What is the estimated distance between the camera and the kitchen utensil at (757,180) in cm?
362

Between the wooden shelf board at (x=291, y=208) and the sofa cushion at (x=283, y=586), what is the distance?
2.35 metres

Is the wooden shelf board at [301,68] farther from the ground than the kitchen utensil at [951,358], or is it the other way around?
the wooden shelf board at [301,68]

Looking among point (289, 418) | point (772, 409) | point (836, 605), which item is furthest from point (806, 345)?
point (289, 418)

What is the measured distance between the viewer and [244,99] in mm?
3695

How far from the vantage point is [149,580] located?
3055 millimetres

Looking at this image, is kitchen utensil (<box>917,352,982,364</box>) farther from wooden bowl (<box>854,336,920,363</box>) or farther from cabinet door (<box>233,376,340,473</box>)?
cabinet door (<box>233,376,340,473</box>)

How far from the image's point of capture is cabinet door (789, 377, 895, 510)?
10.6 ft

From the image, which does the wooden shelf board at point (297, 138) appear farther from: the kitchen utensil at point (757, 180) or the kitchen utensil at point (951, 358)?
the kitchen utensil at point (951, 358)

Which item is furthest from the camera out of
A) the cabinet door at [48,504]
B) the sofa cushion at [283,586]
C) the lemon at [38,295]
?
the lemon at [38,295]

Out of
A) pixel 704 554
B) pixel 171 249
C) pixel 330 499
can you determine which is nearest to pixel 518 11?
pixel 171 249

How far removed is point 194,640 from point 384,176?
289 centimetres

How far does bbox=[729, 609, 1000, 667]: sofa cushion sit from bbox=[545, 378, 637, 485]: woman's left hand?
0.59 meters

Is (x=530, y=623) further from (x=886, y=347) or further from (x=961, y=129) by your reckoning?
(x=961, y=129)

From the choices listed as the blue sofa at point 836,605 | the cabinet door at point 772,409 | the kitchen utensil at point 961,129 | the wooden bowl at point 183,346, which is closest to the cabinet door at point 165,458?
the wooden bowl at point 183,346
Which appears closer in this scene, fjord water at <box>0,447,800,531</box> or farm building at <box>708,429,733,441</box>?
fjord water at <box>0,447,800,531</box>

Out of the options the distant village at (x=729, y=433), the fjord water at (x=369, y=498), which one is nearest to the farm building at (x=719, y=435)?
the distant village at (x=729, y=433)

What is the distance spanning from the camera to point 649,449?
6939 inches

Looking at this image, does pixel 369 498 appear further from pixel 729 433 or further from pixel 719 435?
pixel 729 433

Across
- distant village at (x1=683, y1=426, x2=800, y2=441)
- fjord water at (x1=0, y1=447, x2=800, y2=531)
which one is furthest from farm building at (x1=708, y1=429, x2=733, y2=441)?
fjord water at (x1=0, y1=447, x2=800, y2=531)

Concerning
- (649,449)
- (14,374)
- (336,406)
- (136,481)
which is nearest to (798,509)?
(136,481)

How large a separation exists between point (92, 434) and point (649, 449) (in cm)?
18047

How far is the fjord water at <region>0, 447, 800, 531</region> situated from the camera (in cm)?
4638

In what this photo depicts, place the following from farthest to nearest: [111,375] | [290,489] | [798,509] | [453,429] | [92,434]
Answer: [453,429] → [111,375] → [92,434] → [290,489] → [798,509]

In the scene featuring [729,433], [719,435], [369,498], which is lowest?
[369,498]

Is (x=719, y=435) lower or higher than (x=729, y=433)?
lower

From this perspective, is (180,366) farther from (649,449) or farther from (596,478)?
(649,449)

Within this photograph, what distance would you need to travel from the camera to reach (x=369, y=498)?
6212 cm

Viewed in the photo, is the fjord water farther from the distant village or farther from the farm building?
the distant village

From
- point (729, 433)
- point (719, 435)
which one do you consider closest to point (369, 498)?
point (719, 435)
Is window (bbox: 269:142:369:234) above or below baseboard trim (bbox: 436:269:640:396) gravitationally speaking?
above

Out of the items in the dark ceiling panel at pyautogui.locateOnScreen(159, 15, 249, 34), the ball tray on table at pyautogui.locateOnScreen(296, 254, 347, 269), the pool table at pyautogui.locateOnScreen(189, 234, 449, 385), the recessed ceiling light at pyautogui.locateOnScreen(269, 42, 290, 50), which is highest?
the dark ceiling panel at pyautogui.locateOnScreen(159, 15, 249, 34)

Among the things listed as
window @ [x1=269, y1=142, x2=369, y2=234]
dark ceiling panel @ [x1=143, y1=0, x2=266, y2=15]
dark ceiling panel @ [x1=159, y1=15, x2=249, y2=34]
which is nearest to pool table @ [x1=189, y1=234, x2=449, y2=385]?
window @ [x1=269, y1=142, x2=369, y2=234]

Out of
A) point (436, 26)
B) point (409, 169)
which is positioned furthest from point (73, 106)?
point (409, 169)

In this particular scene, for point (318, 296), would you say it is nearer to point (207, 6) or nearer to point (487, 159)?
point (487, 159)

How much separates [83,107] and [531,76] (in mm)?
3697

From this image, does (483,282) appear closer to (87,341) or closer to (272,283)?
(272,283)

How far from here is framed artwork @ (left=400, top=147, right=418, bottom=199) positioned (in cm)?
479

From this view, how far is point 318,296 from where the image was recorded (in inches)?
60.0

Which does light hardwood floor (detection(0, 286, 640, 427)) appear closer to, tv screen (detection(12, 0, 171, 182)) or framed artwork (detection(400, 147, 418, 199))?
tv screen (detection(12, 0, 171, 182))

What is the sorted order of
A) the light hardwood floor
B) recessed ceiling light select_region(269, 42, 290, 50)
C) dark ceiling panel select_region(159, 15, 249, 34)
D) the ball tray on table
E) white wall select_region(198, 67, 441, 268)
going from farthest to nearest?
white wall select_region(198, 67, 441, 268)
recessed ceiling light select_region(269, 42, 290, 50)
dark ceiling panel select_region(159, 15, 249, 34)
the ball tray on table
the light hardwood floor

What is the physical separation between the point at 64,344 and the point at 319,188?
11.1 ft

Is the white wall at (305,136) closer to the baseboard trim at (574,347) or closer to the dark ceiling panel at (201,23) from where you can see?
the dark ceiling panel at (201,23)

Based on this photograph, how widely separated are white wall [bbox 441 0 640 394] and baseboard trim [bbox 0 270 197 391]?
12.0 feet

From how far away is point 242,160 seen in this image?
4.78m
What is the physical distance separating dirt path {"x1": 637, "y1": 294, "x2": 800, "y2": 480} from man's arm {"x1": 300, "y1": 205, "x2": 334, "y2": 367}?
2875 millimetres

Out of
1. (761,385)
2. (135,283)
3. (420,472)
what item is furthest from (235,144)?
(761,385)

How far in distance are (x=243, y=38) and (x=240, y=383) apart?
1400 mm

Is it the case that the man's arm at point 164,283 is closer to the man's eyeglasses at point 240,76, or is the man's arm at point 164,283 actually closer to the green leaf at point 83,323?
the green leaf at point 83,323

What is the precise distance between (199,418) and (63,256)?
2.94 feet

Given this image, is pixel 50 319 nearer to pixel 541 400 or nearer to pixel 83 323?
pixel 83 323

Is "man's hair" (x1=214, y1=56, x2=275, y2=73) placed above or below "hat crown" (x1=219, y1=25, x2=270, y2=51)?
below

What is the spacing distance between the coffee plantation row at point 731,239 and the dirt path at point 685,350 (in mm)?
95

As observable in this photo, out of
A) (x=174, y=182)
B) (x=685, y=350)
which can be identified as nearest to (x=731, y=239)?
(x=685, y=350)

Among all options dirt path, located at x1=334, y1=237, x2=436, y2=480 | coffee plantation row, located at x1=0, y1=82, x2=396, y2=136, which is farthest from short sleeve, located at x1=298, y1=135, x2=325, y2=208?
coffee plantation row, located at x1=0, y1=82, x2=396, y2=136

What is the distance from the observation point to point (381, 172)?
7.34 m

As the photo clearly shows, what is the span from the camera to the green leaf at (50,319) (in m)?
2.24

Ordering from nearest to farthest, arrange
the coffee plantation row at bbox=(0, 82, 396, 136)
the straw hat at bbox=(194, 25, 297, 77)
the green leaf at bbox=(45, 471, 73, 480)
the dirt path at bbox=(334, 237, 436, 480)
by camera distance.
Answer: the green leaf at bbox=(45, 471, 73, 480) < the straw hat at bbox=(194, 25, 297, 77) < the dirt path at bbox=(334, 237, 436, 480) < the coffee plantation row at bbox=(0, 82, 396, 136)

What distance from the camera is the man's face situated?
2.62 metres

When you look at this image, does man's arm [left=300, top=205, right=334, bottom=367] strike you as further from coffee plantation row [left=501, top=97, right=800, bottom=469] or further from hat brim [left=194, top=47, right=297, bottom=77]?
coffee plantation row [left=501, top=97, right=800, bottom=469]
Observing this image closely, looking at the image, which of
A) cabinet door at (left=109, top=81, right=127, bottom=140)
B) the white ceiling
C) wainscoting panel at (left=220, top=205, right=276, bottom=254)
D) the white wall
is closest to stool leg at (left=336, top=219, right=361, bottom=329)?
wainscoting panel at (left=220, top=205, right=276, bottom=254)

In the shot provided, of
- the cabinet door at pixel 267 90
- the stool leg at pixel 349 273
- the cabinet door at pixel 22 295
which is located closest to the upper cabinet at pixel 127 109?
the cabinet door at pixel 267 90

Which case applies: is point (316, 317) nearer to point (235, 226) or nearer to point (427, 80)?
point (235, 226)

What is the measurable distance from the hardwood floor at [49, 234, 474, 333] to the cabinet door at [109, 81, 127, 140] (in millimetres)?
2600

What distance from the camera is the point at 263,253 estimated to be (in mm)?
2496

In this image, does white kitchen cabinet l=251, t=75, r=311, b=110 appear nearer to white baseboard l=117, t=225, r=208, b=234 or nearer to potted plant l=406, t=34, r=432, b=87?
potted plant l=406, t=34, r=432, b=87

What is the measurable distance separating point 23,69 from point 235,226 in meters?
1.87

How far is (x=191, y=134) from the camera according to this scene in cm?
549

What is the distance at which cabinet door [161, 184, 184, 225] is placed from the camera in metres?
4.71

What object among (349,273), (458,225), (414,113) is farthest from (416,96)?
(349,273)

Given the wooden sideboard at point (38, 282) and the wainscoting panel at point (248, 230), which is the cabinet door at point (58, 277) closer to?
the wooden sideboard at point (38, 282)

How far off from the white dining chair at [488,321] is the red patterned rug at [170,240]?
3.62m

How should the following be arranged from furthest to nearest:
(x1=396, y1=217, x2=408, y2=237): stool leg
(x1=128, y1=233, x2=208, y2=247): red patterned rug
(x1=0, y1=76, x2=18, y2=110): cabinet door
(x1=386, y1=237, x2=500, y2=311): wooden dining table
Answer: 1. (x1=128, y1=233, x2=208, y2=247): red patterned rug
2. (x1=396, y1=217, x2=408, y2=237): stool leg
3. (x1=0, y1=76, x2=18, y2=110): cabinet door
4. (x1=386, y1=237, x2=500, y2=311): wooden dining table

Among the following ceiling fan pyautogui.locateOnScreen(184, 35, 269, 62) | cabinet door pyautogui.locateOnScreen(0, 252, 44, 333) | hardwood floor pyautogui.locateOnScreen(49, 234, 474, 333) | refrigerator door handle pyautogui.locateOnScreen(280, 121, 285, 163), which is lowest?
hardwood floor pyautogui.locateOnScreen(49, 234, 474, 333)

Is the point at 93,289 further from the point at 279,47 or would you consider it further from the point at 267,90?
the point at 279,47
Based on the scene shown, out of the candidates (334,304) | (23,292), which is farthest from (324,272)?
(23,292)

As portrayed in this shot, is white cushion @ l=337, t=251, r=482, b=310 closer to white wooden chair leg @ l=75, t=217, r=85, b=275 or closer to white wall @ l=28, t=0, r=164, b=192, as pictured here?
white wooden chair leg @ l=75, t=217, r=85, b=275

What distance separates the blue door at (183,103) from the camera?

**YOUR GOAL**
Recast the rows above, from the first line up to and including the line with "2.35 metres", as a JSON list of strings with one string per line and blank lines left out.

**TASK ANSWER**
[
  "What is the estimated distance between the camera and the kitchen utensil at (757,180) in cm?",
  "362",
  "Between the wooden shelf board at (x=291, y=208) and the sofa cushion at (x=283, y=586), what is the distance?",
  "2.35 metres"
]